To understand how a probate sale works, it helps to first understand what probate courts are.
A probate court is a court that deals with the probate and administration of an estate. In some places, probate courts are also referred to as “orphan’s courts.” During colonial times, in the 17th and 18th centuries, orphan’s courts were established in the Chesapeake Bay colony to protect the rights of orphaned children and their assets should their parents decease and leave them without other family members.
Today, Maryland and Pennsylvania still refer to probate courts as orphan’s courts. In the case of wills that are contested, the parties will take their case to a probate court to settle the dispute. When an estate has more debts than assets, the estate will enter administration and also be taken to a probate court.
If you’re looking into the probate sale of a property, it’s important to recognize that the court’s involvement will create more red tape, and thus the process could take longer. Furthermore, as the original owner is deceased, there is little room for questions and negotiations on issues such as contingency clauses. That being said, there are great deals to be found on real estate transactions like probate sales, so as long as you can handle the paperwork, timeline, and general annoyances, it can be a smart way to buy a home.
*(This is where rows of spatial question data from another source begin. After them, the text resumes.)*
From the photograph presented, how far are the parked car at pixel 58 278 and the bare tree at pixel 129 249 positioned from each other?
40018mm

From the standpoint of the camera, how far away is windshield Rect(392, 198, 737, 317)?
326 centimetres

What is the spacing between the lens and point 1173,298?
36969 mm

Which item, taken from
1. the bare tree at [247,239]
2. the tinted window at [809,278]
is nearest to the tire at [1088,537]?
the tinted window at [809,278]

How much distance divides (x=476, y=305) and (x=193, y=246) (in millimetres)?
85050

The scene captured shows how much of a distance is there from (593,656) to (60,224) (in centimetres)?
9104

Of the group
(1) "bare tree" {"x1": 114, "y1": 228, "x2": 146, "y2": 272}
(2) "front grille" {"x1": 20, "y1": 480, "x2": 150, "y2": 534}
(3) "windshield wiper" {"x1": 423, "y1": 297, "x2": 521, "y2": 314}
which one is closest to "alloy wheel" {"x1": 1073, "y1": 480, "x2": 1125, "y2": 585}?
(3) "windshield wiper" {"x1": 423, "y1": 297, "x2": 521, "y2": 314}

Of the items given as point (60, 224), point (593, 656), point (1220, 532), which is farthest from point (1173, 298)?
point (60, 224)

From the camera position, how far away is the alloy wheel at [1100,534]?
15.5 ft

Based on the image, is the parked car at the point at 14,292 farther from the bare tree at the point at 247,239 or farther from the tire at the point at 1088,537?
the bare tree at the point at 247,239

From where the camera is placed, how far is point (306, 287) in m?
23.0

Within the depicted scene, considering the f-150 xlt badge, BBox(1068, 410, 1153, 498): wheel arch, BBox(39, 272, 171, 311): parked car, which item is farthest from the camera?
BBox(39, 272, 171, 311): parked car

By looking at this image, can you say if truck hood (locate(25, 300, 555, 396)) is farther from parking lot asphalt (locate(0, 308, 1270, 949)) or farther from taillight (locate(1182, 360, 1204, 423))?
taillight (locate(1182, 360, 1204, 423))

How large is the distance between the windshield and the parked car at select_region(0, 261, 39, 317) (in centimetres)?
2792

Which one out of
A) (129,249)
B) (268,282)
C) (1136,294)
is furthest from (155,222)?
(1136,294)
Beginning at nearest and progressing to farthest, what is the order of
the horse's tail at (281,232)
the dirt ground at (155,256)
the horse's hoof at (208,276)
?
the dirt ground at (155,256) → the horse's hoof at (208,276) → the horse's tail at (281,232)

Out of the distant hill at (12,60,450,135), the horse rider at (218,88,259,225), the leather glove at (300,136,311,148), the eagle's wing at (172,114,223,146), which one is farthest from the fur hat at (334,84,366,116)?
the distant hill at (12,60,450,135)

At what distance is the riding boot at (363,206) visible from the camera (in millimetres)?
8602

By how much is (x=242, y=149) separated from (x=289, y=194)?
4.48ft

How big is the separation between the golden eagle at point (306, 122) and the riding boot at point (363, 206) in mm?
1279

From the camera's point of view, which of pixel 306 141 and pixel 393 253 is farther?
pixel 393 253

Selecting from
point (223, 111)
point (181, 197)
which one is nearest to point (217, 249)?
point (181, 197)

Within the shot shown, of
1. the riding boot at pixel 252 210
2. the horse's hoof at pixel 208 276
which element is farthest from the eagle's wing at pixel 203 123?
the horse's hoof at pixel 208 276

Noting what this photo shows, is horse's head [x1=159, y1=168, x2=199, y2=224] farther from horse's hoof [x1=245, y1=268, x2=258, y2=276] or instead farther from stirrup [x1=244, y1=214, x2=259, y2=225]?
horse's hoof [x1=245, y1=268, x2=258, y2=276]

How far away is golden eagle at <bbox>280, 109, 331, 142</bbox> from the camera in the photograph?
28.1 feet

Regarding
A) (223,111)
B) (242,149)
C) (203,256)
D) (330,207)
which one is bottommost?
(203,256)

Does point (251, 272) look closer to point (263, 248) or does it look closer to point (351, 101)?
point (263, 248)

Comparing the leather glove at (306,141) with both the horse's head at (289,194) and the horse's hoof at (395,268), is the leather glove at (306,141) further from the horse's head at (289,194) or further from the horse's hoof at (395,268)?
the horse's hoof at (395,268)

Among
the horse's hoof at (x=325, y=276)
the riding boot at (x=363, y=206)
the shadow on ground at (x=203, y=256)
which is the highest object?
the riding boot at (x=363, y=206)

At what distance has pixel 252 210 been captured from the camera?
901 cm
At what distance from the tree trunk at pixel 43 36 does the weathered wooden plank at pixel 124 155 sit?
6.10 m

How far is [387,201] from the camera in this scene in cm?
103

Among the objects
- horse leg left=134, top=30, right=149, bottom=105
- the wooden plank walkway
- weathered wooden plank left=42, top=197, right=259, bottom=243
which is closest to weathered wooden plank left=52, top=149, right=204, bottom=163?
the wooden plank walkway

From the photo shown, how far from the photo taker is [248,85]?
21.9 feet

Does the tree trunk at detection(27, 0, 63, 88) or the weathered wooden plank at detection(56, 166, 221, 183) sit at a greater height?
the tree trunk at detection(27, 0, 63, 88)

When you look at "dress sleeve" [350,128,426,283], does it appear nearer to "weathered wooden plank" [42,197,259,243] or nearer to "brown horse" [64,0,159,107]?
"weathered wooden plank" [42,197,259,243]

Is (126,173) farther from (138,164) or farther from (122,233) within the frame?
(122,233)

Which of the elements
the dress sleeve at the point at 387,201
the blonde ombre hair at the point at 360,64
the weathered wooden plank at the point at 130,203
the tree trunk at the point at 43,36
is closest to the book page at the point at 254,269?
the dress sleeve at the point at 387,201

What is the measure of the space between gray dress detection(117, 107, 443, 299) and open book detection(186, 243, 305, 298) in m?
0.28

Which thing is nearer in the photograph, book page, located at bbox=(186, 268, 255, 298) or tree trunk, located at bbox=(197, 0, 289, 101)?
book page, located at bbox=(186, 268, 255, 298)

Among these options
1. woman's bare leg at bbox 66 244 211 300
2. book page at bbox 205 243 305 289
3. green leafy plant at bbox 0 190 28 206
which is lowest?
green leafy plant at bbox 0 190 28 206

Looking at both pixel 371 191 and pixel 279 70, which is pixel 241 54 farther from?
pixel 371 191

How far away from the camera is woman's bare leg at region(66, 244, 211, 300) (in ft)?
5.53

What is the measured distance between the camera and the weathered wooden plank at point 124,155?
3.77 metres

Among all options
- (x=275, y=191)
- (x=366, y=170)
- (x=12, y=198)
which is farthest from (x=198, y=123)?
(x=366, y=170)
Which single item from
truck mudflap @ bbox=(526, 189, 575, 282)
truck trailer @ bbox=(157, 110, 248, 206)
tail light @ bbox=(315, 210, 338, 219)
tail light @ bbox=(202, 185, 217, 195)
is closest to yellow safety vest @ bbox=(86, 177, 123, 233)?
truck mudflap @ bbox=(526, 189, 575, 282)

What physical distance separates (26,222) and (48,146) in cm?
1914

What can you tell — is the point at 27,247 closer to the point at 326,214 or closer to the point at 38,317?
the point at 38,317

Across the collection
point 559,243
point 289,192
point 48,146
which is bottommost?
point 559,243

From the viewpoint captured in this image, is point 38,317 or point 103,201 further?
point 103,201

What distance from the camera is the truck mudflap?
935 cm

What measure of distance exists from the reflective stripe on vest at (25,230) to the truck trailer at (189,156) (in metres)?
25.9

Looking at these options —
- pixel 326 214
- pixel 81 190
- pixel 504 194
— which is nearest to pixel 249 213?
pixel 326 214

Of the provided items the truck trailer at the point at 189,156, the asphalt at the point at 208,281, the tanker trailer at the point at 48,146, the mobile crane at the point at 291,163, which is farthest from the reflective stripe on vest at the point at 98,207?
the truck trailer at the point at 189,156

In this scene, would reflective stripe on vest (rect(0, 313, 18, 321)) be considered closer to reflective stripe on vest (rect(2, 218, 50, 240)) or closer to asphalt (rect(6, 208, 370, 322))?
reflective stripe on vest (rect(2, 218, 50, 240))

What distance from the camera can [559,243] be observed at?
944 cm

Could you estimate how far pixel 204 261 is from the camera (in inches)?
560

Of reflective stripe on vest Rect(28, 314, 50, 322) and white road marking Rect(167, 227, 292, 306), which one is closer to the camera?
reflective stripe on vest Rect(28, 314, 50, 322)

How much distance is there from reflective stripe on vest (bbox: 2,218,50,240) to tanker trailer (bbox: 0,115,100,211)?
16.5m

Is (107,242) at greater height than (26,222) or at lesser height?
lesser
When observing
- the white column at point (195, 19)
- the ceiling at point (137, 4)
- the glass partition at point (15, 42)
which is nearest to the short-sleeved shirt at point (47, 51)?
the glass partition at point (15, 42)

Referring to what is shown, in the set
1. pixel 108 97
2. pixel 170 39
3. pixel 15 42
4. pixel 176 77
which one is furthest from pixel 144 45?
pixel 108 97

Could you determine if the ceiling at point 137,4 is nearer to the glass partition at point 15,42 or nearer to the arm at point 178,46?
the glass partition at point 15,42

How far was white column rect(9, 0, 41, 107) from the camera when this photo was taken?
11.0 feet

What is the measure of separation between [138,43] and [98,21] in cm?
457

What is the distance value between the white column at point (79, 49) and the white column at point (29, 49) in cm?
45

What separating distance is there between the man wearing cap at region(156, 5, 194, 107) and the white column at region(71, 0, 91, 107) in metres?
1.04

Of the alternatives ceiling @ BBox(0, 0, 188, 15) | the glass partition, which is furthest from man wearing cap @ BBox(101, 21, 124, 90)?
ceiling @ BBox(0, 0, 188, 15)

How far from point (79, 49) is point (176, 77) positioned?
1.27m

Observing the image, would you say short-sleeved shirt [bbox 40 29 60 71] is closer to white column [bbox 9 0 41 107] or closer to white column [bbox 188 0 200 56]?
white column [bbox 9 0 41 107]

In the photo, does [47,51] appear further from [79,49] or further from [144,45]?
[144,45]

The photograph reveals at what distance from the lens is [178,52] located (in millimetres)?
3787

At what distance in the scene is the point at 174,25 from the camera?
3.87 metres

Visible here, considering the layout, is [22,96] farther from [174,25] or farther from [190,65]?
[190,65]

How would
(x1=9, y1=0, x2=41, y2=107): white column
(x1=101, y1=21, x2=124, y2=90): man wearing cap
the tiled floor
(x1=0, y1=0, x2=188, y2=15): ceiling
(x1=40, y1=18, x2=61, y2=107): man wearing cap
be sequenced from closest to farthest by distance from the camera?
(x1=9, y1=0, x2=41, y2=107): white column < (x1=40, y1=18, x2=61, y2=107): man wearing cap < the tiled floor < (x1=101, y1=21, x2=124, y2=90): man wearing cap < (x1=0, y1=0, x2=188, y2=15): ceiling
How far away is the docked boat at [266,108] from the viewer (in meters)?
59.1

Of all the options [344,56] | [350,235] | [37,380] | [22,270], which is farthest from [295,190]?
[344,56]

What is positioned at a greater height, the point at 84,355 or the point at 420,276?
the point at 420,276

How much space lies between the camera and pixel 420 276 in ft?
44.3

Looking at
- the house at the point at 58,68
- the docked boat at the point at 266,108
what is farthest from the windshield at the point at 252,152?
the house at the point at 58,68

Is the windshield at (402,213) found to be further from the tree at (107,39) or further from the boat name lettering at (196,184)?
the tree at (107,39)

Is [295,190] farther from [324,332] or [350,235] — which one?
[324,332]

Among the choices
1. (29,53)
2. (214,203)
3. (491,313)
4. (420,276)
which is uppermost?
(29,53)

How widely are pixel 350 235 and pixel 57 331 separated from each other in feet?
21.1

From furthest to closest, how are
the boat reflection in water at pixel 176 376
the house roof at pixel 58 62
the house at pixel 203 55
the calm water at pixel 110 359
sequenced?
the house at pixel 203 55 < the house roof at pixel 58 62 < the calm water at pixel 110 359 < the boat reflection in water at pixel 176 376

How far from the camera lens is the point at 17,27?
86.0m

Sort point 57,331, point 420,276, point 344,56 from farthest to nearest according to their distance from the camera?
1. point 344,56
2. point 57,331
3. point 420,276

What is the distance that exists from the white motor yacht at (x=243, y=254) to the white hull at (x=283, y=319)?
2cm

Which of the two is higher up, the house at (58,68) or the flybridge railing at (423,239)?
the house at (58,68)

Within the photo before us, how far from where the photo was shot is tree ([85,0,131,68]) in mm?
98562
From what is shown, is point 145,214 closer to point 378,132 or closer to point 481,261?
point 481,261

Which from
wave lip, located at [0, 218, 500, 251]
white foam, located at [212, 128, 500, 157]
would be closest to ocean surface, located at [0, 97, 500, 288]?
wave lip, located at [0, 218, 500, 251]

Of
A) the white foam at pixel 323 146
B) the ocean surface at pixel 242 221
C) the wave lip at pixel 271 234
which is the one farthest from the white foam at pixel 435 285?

How does a probate sale work?

If a person dies and their estate has debts greater than its assets, or if the estate has no heirs, then a probate court will ensure creditors are paid and that any remaining assets are distributed to the beneficiaries. The court then needs to administer the sale of the property along with its other assets, basically divvying up every item that goes into an estate sale. The court defines two types of property linked to an estate: personal property and real property.

Personal property

Personal property consists of tangible assets — such as jewelry, trading cards, and gold bars — as well as intangible property, such as a retirement plan.

Real property

Real property includes large physical assets, such as real estate and investment property. Houses, land, and water rights are all examples of real property that will be administered by a probate court.
If the deceased left behind a will, the person administering the estate is known as the “executor.” When there is no will, that person is called the “administrator.” Part of the responsibility of an administrator is to delve through the finances of the estate and find out how much the creditors are owed.
Assuming the real property does indeed need to be liquidated in order to pay off debts, then the court will order an appraisal of the property. This appraisal is necessary to define the fair market value of the property, which will then become its listing price.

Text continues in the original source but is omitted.